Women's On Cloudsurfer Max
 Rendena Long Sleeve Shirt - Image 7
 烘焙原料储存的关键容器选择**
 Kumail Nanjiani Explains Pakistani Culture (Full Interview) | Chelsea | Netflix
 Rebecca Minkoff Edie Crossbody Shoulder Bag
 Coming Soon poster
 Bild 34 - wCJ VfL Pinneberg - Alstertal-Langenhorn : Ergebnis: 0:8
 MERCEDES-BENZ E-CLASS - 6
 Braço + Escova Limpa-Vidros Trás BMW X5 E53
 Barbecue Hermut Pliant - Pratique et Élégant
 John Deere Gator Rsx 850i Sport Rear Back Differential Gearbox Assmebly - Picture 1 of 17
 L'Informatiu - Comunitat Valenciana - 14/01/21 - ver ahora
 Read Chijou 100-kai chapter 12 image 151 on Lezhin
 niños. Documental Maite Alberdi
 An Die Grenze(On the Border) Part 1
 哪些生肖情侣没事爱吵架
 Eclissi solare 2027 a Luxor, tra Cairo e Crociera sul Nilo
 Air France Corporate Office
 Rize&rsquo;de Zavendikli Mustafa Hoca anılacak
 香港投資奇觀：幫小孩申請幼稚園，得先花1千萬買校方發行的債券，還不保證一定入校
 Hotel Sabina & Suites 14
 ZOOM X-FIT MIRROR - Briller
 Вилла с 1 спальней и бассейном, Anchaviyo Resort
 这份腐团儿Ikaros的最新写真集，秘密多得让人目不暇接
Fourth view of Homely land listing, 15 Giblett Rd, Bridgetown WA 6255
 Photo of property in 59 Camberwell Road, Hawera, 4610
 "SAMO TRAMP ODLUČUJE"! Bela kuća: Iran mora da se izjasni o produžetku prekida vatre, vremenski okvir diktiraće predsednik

#### Problem description:
Would you retype the lines of the data above, from the one holding "Barbecue Hermut Pliant - Pratique et Élégant" through its final line, exactly and without adding any other line?

#### Response to the task:
 Barbecue Hermut Pliant - Pratique et Élégant
 John Deere Gator Rsx 850i Sport Rear Back Differential Gearbox Assmebly - Picture 1 of 17
 L'Informatiu - Comunitat Valenciana - 14/01/21 - ver ahora
 Read Chijou 100-kai chapter 12 image 151 on Lezhin
 niños. Documental Maite Alberdi
 An Die Grenze(On the Border) Part 1
 哪些生肖情侣没事爱吵架
 Eclissi solare 2027 a Luxor, tra Cairo e Crociera sul Nilo
 Air France Corporate Office
 Rize&rsquo;de Zavendikli Mustafa Hoca anılacak
 香港投資奇觀：幫小孩申請幼稚園，得先花1千萬買校方發行的債券，還不保證一定入校
 Hotel Sabina & Suites 14
 ZOOM X-FIT MIRROR - Briller
 Вилла с 1 спальней и бассейном, Anchaviyo Resort
 这份腐团儿Ikaros的最新写真集，秘密多得让人目不暇接
Fourth view of Homely land listing, 15 Giblett Rd, Bridgetown WA 6255
 Photo of property in 59 Camberwell Road, Hawera, 4610
 "SAMO TRAMP ODLUČUJE"! Bela kuća: Iran mora da se izjasni o produžetku prekida vatre, vremenski okvir diktiraće predsednik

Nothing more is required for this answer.